Sebelum membawa Hazard masuk ke dalam ruang bawah tanah. Yang Mulia Firan sempat membuka masker yang dikenakan Hazard. Matanya berkedip beberapa kali sembari membeliak tak percaya. Bahkan keseimbangannya langsung terguncang sampai membutuhkan Sameer dan Tuan Zain untuk menopang tubuhnya agar tidak jatuh. Raja Firan pun terduduk di singgasananya.
Kilas balik masa lalu membuatnya tak bisa berlama-lama diam. Dengan berjalan terhuyung-huyung Yang Mulia pergi keluar menuju balkon.
Untuk mengalihkan perhatian tiga pengawal, Tuan Zain berkata, "Yang Mulia tidak apa-apa, kalian tidak perlu khawatir. Langsung penjarakan dia di penjara bawah. Jangan lupa untuk menguncinya rapat-rapat."
"Baik, Tuan," sahut tiga pengawal itu. Mereka pun pergi sesuai perintah.
Sejak pergi meninggalkan Tuan Zain dan Sameer, Raja Firan berhenti di depan balkon kerajaan. Dia memandang kosong keramaian kota Reda yang sudah ia bangun dengan susah payah, bahkan sampai menghalalkan segala cara.
Tak lama, Tuan Zain menyusul Firan, berhenti di belakang untuk menghormati raja.
Jemari mengepal erat. Raut wajah Firan berubah, penuh tekanan dari masa lalu. "Seharusnya bayi itu sudah mati! Mengapa sekarang dia justru muncul di hadapanku?"
"Yang Mulia, saya pikir bayi dan assassin itu bukan orang yang sama. Mungkin—"
"Tidak, Tuan! Saya yakin dia bayi itu! Terutama bentuk matanya, sangat mirip. Saya seperti melihatnya bangkit dari kematian." Ketakutan mulai menyeruak. Firan tak dapat mengendalikan ekspresinya sampai bibir pun digigit untuk pelampiasan.
Tuan Zain melangkah sejajar. Dia menggenggam pagar berlapis emas di balkon itu. "Anda bisa mengandalkan saya, Yang Mulia. Ingat?"
Seketika kepalan tangan sang Raja mengendur. Napasnya mulai teratur kembali disertai tatapan mata yang mulai fokus. "Ya, Anda benar. Saya bisa mengendalikan siapa saja termasuk Anda."

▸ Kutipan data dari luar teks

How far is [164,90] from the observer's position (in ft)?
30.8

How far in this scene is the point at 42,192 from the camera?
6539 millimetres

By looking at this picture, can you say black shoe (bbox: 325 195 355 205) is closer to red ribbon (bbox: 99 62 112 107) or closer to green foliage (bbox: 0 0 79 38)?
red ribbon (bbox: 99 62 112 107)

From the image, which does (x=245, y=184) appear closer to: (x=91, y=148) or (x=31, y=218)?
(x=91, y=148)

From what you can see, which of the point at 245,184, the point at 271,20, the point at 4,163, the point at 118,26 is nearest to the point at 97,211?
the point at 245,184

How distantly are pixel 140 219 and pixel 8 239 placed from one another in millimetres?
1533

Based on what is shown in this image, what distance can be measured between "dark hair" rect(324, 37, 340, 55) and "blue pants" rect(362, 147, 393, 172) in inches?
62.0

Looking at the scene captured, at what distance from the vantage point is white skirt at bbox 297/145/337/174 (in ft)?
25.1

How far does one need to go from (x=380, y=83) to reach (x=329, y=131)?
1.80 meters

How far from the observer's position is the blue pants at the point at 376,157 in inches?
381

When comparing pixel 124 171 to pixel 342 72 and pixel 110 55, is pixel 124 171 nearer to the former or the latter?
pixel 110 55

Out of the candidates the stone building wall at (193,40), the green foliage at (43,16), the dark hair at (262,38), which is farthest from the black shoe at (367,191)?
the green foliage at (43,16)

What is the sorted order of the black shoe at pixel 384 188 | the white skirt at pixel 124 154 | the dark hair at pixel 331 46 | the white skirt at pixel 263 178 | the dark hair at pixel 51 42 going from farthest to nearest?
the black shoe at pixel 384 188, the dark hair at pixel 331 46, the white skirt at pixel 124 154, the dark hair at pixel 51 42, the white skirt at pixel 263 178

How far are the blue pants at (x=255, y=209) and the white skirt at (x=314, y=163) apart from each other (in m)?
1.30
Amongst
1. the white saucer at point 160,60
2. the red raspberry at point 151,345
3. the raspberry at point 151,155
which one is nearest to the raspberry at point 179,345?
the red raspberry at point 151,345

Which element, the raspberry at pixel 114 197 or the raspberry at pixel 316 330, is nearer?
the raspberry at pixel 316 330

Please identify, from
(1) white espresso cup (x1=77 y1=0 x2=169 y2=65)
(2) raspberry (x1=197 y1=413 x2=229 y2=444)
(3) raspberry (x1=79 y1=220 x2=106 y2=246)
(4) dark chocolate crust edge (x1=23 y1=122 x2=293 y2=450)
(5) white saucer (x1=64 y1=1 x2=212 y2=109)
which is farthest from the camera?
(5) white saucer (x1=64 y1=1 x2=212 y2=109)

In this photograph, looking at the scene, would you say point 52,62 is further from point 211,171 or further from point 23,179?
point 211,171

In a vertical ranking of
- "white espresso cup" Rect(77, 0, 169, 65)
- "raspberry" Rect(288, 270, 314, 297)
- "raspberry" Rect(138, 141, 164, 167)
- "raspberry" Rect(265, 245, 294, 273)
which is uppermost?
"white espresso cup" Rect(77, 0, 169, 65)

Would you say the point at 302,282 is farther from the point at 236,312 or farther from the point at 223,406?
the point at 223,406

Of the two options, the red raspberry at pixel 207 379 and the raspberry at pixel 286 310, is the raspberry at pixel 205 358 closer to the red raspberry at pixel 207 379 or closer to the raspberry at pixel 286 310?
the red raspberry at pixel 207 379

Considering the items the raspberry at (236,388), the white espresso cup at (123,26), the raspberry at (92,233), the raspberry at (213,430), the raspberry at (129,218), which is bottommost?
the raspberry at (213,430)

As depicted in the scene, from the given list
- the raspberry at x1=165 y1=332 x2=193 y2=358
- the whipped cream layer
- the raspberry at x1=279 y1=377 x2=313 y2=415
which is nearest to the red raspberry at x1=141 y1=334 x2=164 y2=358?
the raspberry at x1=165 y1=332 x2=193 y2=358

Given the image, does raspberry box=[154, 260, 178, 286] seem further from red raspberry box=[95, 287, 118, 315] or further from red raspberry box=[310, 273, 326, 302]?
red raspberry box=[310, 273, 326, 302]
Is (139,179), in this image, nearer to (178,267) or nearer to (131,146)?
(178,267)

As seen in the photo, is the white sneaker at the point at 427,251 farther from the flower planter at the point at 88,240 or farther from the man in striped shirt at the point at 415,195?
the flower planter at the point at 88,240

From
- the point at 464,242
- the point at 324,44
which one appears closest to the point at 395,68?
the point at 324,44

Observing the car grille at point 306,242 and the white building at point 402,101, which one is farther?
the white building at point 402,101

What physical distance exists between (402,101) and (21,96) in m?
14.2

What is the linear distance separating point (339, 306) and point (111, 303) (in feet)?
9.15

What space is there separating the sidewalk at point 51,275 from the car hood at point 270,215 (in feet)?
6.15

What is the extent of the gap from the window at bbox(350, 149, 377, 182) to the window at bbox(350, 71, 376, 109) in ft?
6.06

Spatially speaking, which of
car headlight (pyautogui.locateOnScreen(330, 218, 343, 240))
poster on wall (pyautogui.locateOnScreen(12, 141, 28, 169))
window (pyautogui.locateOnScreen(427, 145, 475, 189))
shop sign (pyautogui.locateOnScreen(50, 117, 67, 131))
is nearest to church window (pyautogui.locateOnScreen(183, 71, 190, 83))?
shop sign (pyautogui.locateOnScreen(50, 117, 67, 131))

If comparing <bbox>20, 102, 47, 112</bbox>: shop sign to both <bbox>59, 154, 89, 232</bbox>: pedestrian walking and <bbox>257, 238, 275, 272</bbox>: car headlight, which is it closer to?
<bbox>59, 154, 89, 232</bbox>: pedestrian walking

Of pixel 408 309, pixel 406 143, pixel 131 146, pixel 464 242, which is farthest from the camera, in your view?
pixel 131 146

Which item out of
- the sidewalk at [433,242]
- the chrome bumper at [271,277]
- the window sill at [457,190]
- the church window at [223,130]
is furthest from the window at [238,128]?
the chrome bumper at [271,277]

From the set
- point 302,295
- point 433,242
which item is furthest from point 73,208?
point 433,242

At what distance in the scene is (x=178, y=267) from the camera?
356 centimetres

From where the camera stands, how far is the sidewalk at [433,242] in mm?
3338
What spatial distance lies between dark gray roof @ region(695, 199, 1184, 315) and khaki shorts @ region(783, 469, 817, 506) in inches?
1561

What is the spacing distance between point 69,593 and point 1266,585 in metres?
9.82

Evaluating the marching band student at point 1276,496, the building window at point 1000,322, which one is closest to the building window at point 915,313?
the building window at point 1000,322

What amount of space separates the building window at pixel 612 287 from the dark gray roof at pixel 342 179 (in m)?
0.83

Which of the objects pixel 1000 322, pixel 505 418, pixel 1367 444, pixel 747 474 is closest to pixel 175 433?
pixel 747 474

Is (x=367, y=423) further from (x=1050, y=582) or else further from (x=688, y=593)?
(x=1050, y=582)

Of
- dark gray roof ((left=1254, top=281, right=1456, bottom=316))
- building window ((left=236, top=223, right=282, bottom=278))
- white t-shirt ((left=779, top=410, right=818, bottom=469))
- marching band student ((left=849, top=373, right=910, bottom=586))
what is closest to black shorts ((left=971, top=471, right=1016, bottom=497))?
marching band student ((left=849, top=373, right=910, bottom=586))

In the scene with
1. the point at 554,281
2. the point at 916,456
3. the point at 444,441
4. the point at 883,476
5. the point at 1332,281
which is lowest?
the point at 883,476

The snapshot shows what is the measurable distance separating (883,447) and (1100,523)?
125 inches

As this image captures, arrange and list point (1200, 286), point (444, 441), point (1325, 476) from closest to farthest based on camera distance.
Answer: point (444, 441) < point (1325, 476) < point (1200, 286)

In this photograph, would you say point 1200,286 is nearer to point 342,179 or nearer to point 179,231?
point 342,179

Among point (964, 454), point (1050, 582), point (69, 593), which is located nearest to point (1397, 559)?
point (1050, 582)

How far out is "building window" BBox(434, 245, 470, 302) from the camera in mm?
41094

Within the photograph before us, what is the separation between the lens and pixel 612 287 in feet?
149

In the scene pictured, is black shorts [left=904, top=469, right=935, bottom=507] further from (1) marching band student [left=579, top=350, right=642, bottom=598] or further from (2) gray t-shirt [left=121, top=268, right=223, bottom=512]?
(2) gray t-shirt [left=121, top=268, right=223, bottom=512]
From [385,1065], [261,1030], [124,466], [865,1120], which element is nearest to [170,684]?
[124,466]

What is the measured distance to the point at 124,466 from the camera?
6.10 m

"Selama Yang Mulia dapat memberikan semua yang saya inginkan. Saya dengan senang hati akan membantu Anda," sahut Tuan Zain melanjutkan.
Senyum remeh muncul begitu saja. Beliau menoleh lalu berucap lantang, "Maka dari itu saya tidak menerima kegagalan, Tuan Zain. Anda masih ingat soal perjanjian kita, bukan?"
Zain mengernyit. Tubuhnya mendadak menegang atas pertanyaan sang Raja. Sedangkan Raja Firan justru tertawa layaknya orang tak waras.
"Tenang saja, Tuan. Saya yakin Anda tidak akan gagal. Jadi tidak perlu setegang itu," cercanya dengan sebuah tepukan di bahu. Kemudian beliau meninggalkan Zain dengan senyuman yang begitu sombong.
Amarah membuat kedua tangannya terkepal. Zain menatap punggung sang Raja. Matanya tampak seperti ingin membunuh dari belakang.